Regulation of KCNQ1/KCNE1 by β-catenin

Abstract β-catenin, a multifunctional protein expressed in all tissues including the heart stimulates the expression of several genes important for cell proliferation. Signaling involving ß-catenin participates in directing cardiac development and in the pathophysiology of cardiac hypertrophy. Nothing is known, however, on the role of β-catenin in the regulation of cardiac ion channels. The present study explored the functional interaction of β-catenin and KCNE1/KCNQ1, the K+ channel complex underlying the slowly activating outwardly rectifying K+ current.

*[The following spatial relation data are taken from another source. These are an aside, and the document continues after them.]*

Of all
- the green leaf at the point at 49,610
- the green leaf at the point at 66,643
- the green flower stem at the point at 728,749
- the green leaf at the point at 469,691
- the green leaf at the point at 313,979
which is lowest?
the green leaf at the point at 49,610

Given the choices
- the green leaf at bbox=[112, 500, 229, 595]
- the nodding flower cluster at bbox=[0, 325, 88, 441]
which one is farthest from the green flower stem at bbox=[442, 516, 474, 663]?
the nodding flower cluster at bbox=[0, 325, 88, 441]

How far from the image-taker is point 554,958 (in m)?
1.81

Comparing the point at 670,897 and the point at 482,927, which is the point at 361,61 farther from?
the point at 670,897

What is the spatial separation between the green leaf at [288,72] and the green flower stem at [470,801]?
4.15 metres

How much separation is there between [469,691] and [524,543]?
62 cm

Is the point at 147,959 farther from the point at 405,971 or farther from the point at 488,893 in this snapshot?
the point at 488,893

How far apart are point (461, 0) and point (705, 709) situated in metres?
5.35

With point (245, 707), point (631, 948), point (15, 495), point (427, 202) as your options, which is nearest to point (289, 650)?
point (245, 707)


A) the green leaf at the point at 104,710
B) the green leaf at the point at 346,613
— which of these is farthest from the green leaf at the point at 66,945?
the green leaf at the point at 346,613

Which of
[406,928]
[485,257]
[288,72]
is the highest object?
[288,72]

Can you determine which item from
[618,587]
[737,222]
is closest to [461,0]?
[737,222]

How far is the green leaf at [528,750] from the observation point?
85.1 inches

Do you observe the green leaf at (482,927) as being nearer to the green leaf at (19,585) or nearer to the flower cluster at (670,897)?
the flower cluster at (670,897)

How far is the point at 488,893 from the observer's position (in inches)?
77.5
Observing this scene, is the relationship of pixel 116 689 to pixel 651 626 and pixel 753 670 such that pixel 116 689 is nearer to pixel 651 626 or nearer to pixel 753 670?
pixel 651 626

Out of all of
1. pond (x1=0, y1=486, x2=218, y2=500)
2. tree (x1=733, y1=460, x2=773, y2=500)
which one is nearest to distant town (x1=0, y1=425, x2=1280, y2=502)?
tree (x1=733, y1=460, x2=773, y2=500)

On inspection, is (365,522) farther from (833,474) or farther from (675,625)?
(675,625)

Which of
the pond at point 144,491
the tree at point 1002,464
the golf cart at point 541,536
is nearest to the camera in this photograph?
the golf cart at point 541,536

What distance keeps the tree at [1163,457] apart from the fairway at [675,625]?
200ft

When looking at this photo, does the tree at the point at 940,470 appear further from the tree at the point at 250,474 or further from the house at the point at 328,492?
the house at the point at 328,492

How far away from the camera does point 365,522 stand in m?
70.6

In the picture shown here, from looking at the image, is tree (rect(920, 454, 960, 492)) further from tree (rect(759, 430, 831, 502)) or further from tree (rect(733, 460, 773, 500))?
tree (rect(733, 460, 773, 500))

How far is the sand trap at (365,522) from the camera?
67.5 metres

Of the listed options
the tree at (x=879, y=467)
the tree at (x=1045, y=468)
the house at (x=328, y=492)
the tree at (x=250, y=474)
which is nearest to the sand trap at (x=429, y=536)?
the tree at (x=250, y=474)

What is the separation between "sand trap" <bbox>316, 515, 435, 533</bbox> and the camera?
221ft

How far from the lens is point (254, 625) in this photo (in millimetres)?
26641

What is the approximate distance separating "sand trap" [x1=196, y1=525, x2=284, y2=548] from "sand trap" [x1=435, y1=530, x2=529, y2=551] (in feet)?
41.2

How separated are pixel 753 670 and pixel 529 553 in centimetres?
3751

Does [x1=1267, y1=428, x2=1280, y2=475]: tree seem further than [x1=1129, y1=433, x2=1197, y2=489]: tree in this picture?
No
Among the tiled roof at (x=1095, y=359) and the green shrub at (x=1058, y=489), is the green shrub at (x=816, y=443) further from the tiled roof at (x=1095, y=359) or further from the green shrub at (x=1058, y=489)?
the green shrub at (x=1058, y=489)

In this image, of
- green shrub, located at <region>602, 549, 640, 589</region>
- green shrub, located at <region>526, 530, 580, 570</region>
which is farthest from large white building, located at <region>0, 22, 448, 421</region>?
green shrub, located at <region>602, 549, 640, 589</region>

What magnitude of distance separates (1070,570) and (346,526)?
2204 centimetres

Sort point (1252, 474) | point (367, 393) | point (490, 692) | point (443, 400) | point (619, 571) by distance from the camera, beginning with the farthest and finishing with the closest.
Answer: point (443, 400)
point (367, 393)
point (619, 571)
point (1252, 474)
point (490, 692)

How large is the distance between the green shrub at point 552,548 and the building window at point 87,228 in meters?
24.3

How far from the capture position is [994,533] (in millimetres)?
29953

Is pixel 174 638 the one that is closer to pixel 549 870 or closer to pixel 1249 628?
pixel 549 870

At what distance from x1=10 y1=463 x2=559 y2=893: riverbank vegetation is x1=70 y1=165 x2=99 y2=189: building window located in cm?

To this end, KCNE1/KCNQ1 was expressed in Xenopus oocytes with and without β-catenin and the depolarization (up to + 80 mV) induced current (IKs) was determined using the two-electrode voltage clamp. As a result, β-catenin enhanced IKs by 30%. The effect of β-catenin on IKs was not affected by actinomycin D (10 μM), an inhibitor of transcription, indicating that β-catenin was not effective as transcription factor. Confocal microscopy revealed that β-catenin enhanced the KCNE1/KCNQ1 protein abundance in the cell membrane. Exposure of the oocytes to brefeldin A (5 μM), an inhibitor of vesicle insertion, was followed by a decline of IKs, which was then similar in oocytes expressing KCNE1/KCNQ1 together with β-catenin and in oocytes expressing KCNE1/KCNQ1 alone. In conclusion, β-catenin enhances IKs by increasing the KCNE1/KCNQ1 protein abundance in the cell membrane, an effect requiring vesicle insertion into the cell membrane.